Last but not least, I want to rise your attention towards an important issue on Chinese herbs and their global trade. In fact, one of the key lectures of the GP-TCM RA conference, presented by Dr. Christine Leon, was on the conservation and sustainable sourcing of TCM plant species. If the future of plant-based TCM is to be safe-guarded, then the conservation and sustainable sourcing of these plants needs urgent attention. Decades of habitat loss and unsustainable levels of wild-harvesting in China has seen as many as 30% of TCM-Pharmacopoeia plant species threatened with extinction. So far, no label requirements exist to differentiate cultivated versus wild sourced plants. Dr. Christine Leon promotes the goal of GP-TCM RA’s second objective: good practice in TCM research and development, including the use of sustainable sourced materials and she suggests several key components of a strategic, innovative, and a rigorously enforced sustainable sourcing program for TCM plant species. For instance, research and the implementation of Good Practices in Sustainable Herbal Sourcing (GP-SHS) notably by uniting behind "FairWild" certification of TCM herbs in China.

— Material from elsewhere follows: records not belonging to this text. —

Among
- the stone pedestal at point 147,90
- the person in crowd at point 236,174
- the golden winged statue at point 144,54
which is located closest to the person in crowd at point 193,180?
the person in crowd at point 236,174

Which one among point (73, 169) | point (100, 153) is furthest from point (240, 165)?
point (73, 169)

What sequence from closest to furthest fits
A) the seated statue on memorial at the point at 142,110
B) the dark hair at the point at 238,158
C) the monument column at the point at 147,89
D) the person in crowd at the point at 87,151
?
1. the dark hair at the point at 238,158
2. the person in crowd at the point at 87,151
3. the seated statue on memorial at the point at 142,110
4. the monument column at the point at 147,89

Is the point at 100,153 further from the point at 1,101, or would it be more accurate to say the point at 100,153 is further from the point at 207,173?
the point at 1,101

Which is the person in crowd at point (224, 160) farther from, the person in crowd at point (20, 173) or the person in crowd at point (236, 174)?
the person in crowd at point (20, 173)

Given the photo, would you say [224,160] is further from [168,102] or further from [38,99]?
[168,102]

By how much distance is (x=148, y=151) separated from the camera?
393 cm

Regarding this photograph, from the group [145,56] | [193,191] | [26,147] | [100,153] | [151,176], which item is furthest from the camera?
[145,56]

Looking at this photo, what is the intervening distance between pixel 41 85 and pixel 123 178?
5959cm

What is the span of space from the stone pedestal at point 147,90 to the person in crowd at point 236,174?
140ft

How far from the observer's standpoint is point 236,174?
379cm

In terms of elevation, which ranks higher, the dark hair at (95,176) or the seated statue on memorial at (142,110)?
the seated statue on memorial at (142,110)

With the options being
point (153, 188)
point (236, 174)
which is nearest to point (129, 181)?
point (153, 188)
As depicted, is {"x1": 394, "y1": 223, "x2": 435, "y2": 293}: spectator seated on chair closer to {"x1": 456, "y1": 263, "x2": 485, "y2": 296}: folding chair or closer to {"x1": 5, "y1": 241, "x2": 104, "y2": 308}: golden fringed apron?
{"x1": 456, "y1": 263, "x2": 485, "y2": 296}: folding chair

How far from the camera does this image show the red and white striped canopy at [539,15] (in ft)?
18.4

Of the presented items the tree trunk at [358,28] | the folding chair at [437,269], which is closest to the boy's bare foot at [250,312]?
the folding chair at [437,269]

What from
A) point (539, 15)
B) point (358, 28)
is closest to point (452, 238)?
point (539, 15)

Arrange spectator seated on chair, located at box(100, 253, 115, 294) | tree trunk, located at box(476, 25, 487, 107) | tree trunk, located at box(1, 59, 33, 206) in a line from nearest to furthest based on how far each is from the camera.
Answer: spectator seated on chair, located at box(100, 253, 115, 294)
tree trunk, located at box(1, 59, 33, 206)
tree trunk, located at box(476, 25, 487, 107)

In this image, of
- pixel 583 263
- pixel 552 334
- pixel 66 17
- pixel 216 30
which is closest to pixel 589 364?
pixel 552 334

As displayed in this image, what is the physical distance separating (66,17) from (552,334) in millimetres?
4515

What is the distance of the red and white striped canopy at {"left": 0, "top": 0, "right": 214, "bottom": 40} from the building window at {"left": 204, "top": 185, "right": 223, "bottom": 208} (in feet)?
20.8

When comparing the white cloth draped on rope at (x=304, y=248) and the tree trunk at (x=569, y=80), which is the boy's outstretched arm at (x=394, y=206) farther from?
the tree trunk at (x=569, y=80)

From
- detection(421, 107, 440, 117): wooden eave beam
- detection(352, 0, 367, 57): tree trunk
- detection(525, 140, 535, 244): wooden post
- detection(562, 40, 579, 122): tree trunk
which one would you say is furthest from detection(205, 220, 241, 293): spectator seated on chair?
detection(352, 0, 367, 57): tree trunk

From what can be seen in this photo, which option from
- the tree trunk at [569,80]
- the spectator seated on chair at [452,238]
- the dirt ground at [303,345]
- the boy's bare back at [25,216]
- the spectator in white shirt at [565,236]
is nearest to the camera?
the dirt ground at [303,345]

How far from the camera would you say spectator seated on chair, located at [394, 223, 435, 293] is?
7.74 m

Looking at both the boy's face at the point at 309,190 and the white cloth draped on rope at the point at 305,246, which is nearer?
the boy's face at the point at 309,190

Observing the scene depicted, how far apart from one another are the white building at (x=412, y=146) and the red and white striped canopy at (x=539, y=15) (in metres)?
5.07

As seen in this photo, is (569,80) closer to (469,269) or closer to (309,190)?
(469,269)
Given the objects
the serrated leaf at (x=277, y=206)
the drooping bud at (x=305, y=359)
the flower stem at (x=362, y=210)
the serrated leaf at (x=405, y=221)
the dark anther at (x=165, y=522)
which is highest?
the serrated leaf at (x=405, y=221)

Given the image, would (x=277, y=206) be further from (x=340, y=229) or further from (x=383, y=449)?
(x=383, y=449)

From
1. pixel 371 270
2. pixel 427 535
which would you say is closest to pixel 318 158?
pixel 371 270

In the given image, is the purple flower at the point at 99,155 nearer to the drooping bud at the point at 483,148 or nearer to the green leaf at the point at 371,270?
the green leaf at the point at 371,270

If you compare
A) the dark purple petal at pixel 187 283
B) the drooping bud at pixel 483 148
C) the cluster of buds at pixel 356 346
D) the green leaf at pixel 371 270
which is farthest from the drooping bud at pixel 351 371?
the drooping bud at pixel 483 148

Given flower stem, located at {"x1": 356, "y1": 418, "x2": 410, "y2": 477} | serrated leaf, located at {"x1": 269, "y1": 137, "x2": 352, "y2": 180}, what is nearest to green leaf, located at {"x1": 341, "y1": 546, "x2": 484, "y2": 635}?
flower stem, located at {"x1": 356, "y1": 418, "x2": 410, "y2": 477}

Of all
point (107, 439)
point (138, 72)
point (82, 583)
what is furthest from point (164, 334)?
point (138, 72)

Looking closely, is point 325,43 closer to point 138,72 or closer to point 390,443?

Herbal Medicinal Products are precious for human consumption and we have to create more awareness for our plant resources. New molecular techniques for the identification of plants hold possibilities to contribute to a safer use and to conserve our herbal diversity. Having mentioned this, I round off my blog entry saying that I am happy to keep you on track about my research project and to answer any further questions.